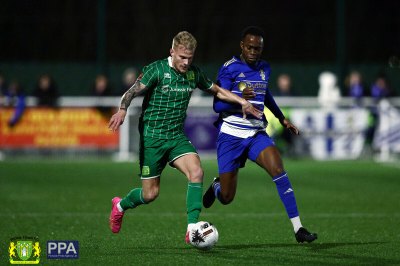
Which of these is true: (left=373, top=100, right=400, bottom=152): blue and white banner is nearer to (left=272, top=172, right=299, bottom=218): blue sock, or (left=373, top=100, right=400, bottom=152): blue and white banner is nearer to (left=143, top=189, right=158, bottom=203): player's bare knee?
(left=272, top=172, right=299, bottom=218): blue sock

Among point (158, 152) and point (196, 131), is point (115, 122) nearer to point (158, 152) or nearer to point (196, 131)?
point (158, 152)

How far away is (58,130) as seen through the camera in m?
23.5

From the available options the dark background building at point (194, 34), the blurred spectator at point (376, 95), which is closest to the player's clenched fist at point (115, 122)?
the blurred spectator at point (376, 95)

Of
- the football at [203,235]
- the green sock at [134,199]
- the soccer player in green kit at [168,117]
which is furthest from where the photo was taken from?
the green sock at [134,199]

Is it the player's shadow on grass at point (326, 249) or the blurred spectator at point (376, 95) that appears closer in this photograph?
the player's shadow on grass at point (326, 249)

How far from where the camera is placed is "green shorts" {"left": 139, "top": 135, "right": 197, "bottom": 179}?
1005cm

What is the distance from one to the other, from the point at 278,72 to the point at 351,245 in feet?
57.6

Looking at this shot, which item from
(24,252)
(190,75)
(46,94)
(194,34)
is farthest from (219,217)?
(194,34)

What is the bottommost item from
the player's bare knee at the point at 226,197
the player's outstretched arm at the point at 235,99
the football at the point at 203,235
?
the football at the point at 203,235

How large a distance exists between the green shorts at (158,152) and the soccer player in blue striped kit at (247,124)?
70 centimetres

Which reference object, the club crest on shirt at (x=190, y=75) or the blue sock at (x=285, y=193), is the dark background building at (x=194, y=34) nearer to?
the club crest on shirt at (x=190, y=75)

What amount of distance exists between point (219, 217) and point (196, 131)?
10.7 m

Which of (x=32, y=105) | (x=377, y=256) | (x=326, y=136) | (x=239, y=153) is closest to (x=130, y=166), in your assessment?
(x=32, y=105)

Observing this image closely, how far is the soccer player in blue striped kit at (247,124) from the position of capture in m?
10.3
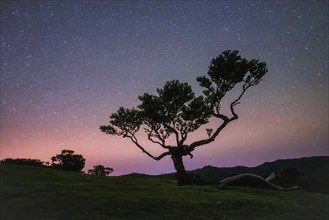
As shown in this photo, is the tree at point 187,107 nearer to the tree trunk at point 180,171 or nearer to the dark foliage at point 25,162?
the tree trunk at point 180,171

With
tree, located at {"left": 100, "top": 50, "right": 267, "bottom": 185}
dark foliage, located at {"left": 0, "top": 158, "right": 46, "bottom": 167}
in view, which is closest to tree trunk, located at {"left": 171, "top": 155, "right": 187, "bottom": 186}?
tree, located at {"left": 100, "top": 50, "right": 267, "bottom": 185}

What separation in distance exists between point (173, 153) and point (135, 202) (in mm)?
29366

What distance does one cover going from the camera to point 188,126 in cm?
5856

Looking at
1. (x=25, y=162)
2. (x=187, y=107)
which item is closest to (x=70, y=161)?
(x=25, y=162)

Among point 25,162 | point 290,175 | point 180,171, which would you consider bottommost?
point 180,171

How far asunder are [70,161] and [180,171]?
4665 cm

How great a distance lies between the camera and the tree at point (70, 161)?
297ft

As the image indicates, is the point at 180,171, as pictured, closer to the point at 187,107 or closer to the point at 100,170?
the point at 187,107

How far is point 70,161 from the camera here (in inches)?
3593

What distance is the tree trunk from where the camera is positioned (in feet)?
170

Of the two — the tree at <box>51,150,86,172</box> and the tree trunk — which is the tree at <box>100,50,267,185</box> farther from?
the tree at <box>51,150,86,172</box>

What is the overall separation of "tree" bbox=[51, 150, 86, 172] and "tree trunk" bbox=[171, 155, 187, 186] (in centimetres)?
4428

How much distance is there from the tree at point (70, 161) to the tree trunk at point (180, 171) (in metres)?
44.3

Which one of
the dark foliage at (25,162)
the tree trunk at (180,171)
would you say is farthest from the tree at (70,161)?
the tree trunk at (180,171)
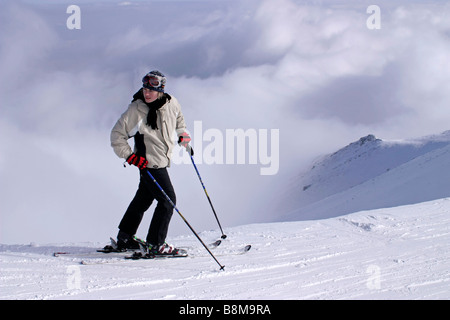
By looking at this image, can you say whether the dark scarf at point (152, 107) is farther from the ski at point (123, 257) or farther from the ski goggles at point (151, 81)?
the ski at point (123, 257)

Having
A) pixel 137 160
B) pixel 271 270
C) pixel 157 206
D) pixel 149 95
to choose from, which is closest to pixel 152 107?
pixel 149 95

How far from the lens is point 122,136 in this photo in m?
4.85

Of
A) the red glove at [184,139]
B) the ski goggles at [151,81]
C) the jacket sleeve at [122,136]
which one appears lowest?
the jacket sleeve at [122,136]

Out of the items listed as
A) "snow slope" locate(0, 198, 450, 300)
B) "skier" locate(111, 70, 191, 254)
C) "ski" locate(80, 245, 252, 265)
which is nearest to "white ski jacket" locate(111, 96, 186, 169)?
"skier" locate(111, 70, 191, 254)

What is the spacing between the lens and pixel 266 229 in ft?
22.5

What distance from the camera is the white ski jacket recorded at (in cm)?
483

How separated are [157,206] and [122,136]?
92 centimetres

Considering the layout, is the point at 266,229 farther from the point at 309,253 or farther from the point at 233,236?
the point at 309,253

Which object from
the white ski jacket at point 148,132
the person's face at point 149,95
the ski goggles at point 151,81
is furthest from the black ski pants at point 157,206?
the ski goggles at point 151,81

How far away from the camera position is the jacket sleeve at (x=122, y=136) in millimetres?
4805

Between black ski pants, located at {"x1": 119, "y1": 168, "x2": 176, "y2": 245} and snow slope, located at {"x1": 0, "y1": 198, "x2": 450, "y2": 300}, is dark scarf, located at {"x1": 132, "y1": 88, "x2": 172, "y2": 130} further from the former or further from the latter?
snow slope, located at {"x1": 0, "y1": 198, "x2": 450, "y2": 300}

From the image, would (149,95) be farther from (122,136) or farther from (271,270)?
(271,270)

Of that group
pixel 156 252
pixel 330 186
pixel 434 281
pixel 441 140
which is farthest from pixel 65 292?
pixel 330 186

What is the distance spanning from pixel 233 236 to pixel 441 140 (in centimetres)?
7606
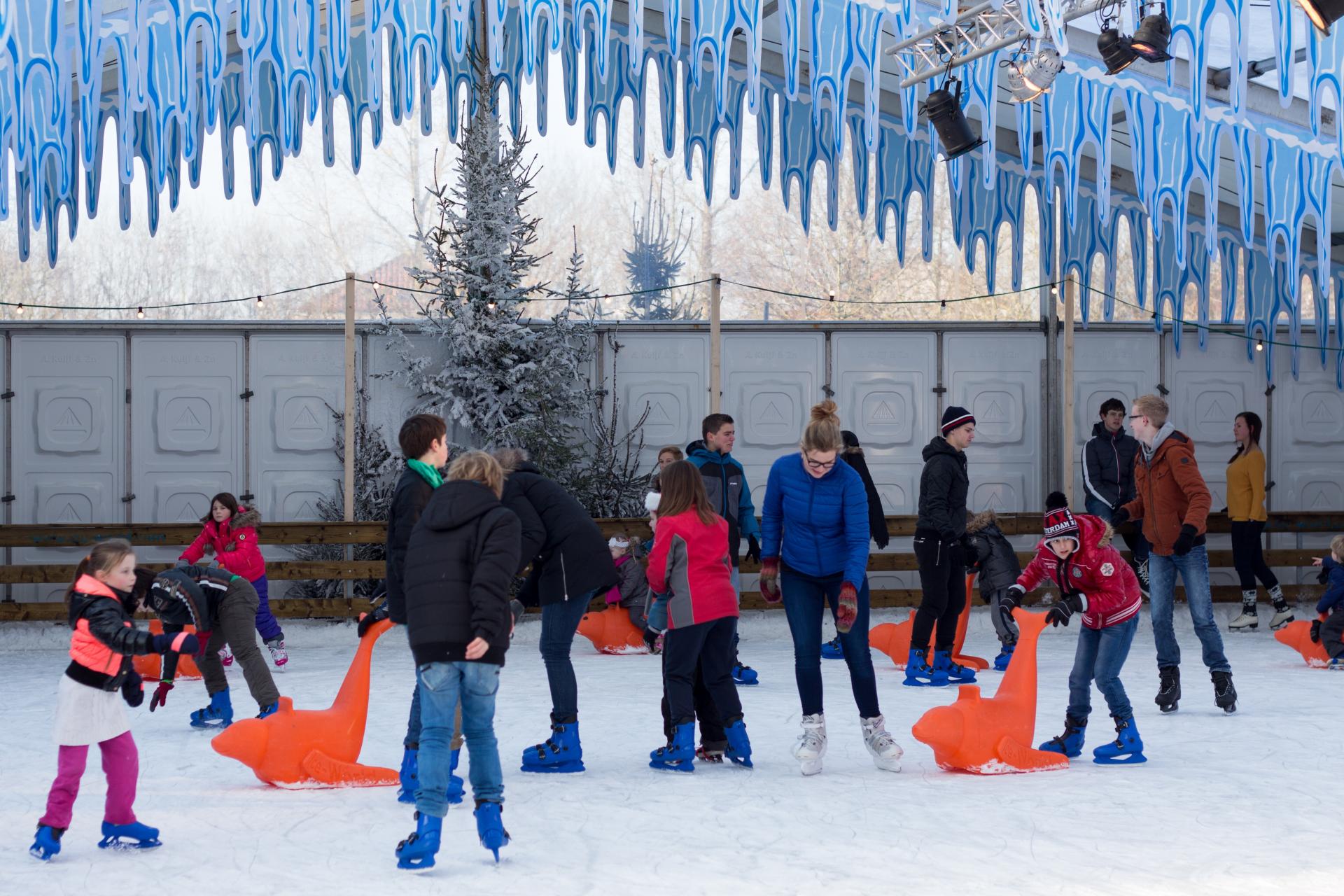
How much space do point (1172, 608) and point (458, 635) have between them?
§ §
## Aim of the exercise
Can you copy every row above word for word, leaving out the pictures?

## Exercise solution
Which of these is true: (left=373, top=100, right=400, bottom=152): blue and white banner is nearer to (left=272, top=172, right=299, bottom=218): blue sock, or (left=373, top=100, right=400, bottom=152): blue and white banner is nearer to (left=143, top=189, right=158, bottom=203): player's bare knee?
(left=272, top=172, right=299, bottom=218): blue sock

Among point (158, 152) and point (196, 131), is point (115, 122) nearer to point (158, 152) or nearer to point (196, 131)?
point (158, 152)

How far away is (58,130) as seen through the camera in m?
23.5

From the available options the dark background building at point (194, 34), the blurred spectator at point (376, 95), which is closest to the player's clenched fist at point (115, 122)?
the blurred spectator at point (376, 95)

Of
- the football at [203,235]
- the green sock at [134,199]
- the soccer player in green kit at [168,117]
which is furthest from where the photo was taken from?
the green sock at [134,199]

Is it the player's shadow on grass at point (326, 249) or the blurred spectator at point (376, 95) that appears closer in this photograph?
the player's shadow on grass at point (326, 249)

How far from where the camera is placed is "green shorts" {"left": 139, "top": 135, "right": 197, "bottom": 179}?
1005cm

What is the distance from one to the other, from the point at 278,72 to the point at 351,245 in feet?
57.6

Looking at this shot, which item from
(24,252)
(190,75)
(46,94)
(194,34)
is farthest from (219,217)?
(194,34)

What is the bottommost item from
the player's bare knee at the point at 226,197
the player's outstretched arm at the point at 235,99
the football at the point at 203,235
?
the football at the point at 203,235

How large a distance exists between the green shorts at (158,152) and the soccer player in blue striped kit at (247,124)?
70 centimetres

Which reference object, the club crest on shirt at (x=190, y=75) or the blue sock at (x=285, y=193), is the dark background building at (x=194, y=34) nearer to?
the club crest on shirt at (x=190, y=75)

What amount of distance exists between point (219, 217) and point (196, 131)?
10.7 m

Which of (x=32, y=105) | (x=377, y=256) | (x=326, y=136) | (x=239, y=153) is closest to (x=130, y=166), in your assessment?
(x=32, y=105)

Observing this image closely, how far is the soccer player in blue striped kit at (247,124) from the position of capture in m?
10.3
As shown in this photo, is the tree at point 187,107 nearer to the tree trunk at point 180,171 or nearer to the dark foliage at point 25,162?
the tree trunk at point 180,171

With
tree, located at {"left": 100, "top": 50, "right": 267, "bottom": 185}
dark foliage, located at {"left": 0, "top": 158, "right": 46, "bottom": 167}
in view, which is closest to tree trunk, located at {"left": 171, "top": 155, "right": 187, "bottom": 186}?
tree, located at {"left": 100, "top": 50, "right": 267, "bottom": 185}

What separation in distance exists between point (173, 153) and point (135, 202) (in mm)?
29366

What distance does one cover going from the camera to point 188,126 in cm?
5856

Looking at
1. (x=25, y=162)
2. (x=187, y=107)
which item is closest to (x=70, y=161)?
(x=25, y=162)

Among point 25,162 | point 290,175 | point 180,171, which would you consider bottommost?
point 180,171

How far asunder are [70,161] and [180,171]?
4665 cm

How great a distance lies between the camera and the tree at point (70, 161)?
297ft

As the image indicates, is the point at 180,171, as pictured, closer to the point at 187,107 or closer to the point at 100,170?
the point at 187,107

How far is point 70,161 from the camera here (in inches)?
3593

What distance is the tree trunk from where the camera is positioned (in feet)?
170

Of the two — the tree at <box>51,150,86,172</box> and the tree trunk — which is the tree at <box>100,50,267,185</box> farther from?
the tree at <box>51,150,86,172</box>

What is the overall separation of "tree" bbox=[51, 150, 86, 172] and "tree trunk" bbox=[171, 155, 187, 186] (in centimetres)?
4428

How much distance is there from the tree at point (70, 161) to the tree trunk at point (180, 171) (in metres)?
44.3

Which one of
the dark foliage at (25,162)
the tree trunk at (180,171)
would you say is farthest from the tree at (70,161)?
the tree trunk at (180,171)
By looking at this image, can you say whether the dark scarf at point (152, 107) is farther from the ski at point (123, 257) or farther from the ski goggles at point (151, 81)?
the ski at point (123, 257)

Having
A) pixel 137 160
B) pixel 271 270
C) pixel 157 206
D) pixel 149 95
to choose from, which is closest to pixel 152 107?
pixel 149 95

How far from the lens is point 122,136 in this photo in m?
4.85

Of
A) the red glove at [184,139]
B) the ski goggles at [151,81]
C) the jacket sleeve at [122,136]
which one appears lowest?
the jacket sleeve at [122,136]

Out of the items listed as
A) "snow slope" locate(0, 198, 450, 300)
B) "skier" locate(111, 70, 191, 254)
C) "ski" locate(80, 245, 252, 265)
which is nearest to "white ski jacket" locate(111, 96, 186, 169)?
"skier" locate(111, 70, 191, 254)

What is the spacing between the lens and pixel 266 229 in ft?
22.5

What distance from the camera is the white ski jacket recorded at (in cm)?
483

How separated are [157,206] and [122,136]?
92 centimetres

Considering the layout, is the point at 266,229 farther from the point at 309,253 or farther from the point at 233,236?
the point at 309,253

Which object from
the white ski jacket at point 148,132
the person's face at point 149,95
the ski goggles at point 151,81
is furthest from the black ski pants at point 157,206?
the ski goggles at point 151,81

How far away from the camera position is the jacket sleeve at (x=122, y=136) in millimetres?
4805

Between black ski pants, located at {"x1": 119, "y1": 168, "x2": 176, "y2": 245} and snow slope, located at {"x1": 0, "y1": 198, "x2": 450, "y2": 300}, is dark scarf, located at {"x1": 132, "y1": 88, "x2": 172, "y2": 130} further from the former or further from the latter?
snow slope, located at {"x1": 0, "y1": 198, "x2": 450, "y2": 300}

From the image, would (149,95) be farther from (122,136) or farther from (271,270)?
(271,270)

Of that group
pixel 156 252
pixel 330 186
pixel 434 281
pixel 441 140
which is farthest from pixel 65 292?
pixel 330 186

What is the distance spanning from pixel 233 236 to pixel 441 140 (in centimetres)?
7606
How much space do point (1172, 608) and point (458, 635) have between them?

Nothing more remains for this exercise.